▶ [Stated problem]: Please give every line of the listing below as a JSON list of strings, one string per line, leaving out blank lines and the picture markers.

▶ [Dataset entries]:

------------------------------------------------

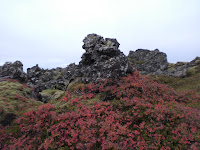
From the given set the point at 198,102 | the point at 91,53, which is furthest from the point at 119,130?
the point at 91,53

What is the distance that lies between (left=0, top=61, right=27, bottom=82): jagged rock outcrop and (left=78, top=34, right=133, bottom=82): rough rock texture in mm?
18068

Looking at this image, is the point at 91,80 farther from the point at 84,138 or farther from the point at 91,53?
the point at 84,138

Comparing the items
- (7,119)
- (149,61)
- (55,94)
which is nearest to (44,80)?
(55,94)

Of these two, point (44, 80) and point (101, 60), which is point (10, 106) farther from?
point (44, 80)

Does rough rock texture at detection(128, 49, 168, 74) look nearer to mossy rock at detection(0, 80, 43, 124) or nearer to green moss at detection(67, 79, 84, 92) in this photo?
green moss at detection(67, 79, 84, 92)

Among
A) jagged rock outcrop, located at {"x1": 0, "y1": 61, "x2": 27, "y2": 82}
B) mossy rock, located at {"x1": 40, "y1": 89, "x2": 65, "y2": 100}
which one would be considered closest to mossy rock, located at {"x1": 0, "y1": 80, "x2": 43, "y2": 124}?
mossy rock, located at {"x1": 40, "y1": 89, "x2": 65, "y2": 100}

------------------------------------------------

▶ [Correct answer]:
[
  "From the given set the point at 198,102 | the point at 91,53, which is furthest from the point at 119,130?",
  "the point at 91,53",
  "What is the distance that lies between (left=0, top=61, right=27, bottom=82): jagged rock outcrop and (left=78, top=34, right=133, bottom=82): rough rock texture in mm?",
  "18068",
  "Looking at this image, is the point at 91,80 farther from the point at 84,138 or farther from the point at 91,53?",
  "the point at 84,138",
  "Comparing the items",
  "- (7,119)",
  "- (149,61)",
  "- (55,94)",
  "which is nearest to (44,80)?",
  "(55,94)",
  "Of these two, point (44, 80) and point (101, 60), which is point (10, 106) farther from?",
  "point (44, 80)",
  "Does rough rock texture at detection(128, 49, 168, 74) look nearer to mossy rock at detection(0, 80, 43, 124) or nearer to green moss at detection(67, 79, 84, 92) in this photo?",
  "green moss at detection(67, 79, 84, 92)",
  "Among",
  "A) jagged rock outcrop, located at {\"x1\": 0, \"y1\": 61, \"x2\": 27, \"y2\": 82}",
  "B) mossy rock, located at {\"x1\": 40, \"y1\": 89, \"x2\": 65, \"y2\": 100}",
  "which one would be considered closest to mossy rock, located at {\"x1\": 0, \"y1\": 80, \"x2\": 43, \"y2\": 124}?",
  "mossy rock, located at {\"x1\": 40, \"y1\": 89, \"x2\": 65, \"y2\": 100}"
]